- **Records shown**:
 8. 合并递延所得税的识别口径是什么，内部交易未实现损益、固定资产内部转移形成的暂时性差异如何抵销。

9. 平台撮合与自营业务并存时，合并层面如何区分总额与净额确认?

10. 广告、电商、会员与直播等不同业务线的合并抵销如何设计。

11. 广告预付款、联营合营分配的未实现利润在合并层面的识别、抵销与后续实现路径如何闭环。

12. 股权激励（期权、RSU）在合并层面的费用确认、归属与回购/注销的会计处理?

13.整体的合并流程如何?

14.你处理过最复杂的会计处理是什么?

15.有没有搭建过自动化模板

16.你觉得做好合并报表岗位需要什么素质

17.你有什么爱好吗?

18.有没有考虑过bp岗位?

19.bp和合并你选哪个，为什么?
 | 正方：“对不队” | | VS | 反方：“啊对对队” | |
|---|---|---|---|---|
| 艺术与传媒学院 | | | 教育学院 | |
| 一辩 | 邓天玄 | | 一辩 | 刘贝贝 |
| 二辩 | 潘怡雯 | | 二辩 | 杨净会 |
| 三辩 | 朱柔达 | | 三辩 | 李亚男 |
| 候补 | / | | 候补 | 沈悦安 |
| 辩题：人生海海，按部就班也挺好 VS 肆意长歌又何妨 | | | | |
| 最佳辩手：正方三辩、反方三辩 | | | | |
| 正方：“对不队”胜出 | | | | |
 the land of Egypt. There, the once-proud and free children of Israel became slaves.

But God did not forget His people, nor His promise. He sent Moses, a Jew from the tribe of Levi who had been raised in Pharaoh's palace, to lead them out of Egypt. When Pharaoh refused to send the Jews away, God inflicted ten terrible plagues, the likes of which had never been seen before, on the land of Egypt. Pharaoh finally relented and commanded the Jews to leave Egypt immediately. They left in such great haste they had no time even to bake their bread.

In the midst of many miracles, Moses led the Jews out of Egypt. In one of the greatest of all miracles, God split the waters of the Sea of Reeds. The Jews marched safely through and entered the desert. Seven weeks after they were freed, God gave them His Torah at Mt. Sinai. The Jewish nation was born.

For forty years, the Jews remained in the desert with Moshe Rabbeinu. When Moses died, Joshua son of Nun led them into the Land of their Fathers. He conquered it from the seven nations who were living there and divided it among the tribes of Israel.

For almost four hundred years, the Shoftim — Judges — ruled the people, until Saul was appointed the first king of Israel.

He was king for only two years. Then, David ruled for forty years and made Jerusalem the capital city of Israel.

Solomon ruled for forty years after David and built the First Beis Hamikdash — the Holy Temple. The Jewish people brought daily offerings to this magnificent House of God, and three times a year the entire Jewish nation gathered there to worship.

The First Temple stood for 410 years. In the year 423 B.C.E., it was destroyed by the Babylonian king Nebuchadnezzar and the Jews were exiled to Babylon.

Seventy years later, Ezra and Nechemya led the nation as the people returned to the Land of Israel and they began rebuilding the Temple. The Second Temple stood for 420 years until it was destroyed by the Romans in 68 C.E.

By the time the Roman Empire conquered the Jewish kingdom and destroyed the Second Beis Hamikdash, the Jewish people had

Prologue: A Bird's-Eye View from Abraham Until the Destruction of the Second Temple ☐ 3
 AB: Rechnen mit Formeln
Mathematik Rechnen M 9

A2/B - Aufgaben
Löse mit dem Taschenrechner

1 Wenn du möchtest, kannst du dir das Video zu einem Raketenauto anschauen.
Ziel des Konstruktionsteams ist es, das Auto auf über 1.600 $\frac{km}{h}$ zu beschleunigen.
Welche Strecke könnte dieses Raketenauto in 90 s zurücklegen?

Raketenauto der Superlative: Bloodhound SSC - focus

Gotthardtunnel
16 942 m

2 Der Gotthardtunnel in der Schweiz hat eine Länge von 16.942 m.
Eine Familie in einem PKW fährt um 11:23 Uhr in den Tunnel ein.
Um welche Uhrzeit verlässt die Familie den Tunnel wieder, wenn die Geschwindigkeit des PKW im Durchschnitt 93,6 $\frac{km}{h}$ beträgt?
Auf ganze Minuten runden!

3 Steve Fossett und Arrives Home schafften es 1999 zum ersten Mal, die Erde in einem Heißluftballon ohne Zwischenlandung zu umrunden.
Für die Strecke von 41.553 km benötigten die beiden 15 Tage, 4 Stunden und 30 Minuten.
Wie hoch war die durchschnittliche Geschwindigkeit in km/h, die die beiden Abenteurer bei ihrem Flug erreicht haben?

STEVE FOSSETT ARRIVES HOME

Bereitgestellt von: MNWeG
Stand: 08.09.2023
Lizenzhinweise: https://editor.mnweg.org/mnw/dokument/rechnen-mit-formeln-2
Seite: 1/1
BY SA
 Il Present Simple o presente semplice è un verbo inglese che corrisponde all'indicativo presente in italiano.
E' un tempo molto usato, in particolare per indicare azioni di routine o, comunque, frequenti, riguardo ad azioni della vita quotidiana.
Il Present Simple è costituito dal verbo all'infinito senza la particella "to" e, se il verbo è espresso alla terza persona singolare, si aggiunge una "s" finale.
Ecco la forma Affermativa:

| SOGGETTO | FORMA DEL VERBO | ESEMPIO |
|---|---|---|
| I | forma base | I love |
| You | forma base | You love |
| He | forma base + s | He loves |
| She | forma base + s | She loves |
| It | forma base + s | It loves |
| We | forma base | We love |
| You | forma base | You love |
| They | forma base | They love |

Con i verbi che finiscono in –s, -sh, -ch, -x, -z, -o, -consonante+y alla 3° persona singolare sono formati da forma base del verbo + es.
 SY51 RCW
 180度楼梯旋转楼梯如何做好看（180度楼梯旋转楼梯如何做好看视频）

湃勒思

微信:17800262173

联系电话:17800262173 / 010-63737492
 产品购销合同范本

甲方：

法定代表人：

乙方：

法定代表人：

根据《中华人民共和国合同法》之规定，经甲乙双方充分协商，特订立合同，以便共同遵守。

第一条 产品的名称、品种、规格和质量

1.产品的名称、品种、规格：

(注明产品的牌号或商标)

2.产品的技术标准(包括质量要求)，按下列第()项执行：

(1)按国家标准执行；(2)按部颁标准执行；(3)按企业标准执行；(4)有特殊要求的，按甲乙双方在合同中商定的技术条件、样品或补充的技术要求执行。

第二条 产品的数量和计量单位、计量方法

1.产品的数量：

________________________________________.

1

- **Activity**: Show each line of the material that includes the word "alla".

- **Response below**:
Il Present Simple è costituito dal verbo all'infinito senza la particella "to" e, se il verbo è espresso alla terza persona singolare, si aggiunge una "s" finale.
Con i verbi che finiscono in –s, -sh, -ch, -x, -z, -o, -consonante+y alla 3° persona singolare sono formati da forma base del verbo + es.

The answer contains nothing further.